**STUDY QUESTIONS**.
1: According to the news article on Greta Thunberg and the Philippine anti-terrorism law, how many separate petitions at the Supreme Court called for the legislation to be halted?
2: Resume the news article on Greta Thunberg and the Philippine anti-terrorism law after its last sentence.

**EXTRACT TO READ**.
• • • •

In this file photo taken on December 11, 2019, Swedish climate activist Greta Thunberg gives a speech during a high-level event on climate emergency hosted by the Chilean presidency during the UN Climate Change Conference COP25 at the 'IFEMA - Feria de Madrid' exhibition centre, in Madrid.
AFP/Cristina Quicler
Climate activist Greta Thunberg joins calls to junk anti-terrorism law
Gaea Katreena Cabico ( - July 7, 2020 - 12:43pm

MANILA, Philippines — Swedish environmental activist Greta Thunberg has joined calls to junk the newly-signed anti-terrorism law, which is feared to aggravate the attacks experienced by Filipino environmentalists.

In a tweet Monday, Thunberg retweeted a post by the International Fridays for Future, which said the law puts climate activists and environmental defenders at risk of being tagged as terrorists.

“Please support the climate activists in the Philippines. #JunkTerrorLaw,” she wrote.



Last week, President Rodrigo Duterte signed the contentious terror bill into law, which is seen to threaten people’s basic human rights and freedom of speech. At least four separate petitions at the Supreme Court called for the legislation to be halted.

Environmental groups in the Philippines said the law could result in more attacks against activists protecting the climate and the country’s forests and seas.

• • • •

Collected data entries:

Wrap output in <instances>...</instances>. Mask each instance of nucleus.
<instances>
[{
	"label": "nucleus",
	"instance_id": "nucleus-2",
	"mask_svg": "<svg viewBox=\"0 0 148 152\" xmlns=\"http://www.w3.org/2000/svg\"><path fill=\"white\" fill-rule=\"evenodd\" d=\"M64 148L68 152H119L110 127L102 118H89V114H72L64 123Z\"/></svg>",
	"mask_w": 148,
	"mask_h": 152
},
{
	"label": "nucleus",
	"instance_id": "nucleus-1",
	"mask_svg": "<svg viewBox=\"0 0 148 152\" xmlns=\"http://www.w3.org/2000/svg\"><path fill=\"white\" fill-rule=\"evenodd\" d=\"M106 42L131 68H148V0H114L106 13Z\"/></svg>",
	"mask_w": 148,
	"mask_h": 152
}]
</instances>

• • • •

**TASK RESULTS**.
1: At least four separate petitions called for the legislation to be halted.

2:
The fear that environmental workers may be mistaken for terrorists or rebels is not unfounded. In 2010, botanist Leonard Co and his two assistants were killed in Kananga, Leyte. Although the Philippine Army claimed they were killed in a shootout, the Commission on Human Rights later found that soldiers had mistaken the botanists for rebels.

The Philippines was the deadliest country in the world for environmental and land defenders in 2018, according to international rights watchdog Global Witness.

Last year, 46 environmental defenders were killed in the country—a 53-percent increase from 30 deaths recorded in 2018.

Thunberg has become the global face of a growing youth movement against climate inaction that mobilized millions in worldwide strikes last year. She rose to prominence after she started spending her Fridays outside the parliament of Sweden in 2018, holding a sign reading “School strike for climate.”

The young climate activist was named Time magazine’s person of the year in 2019.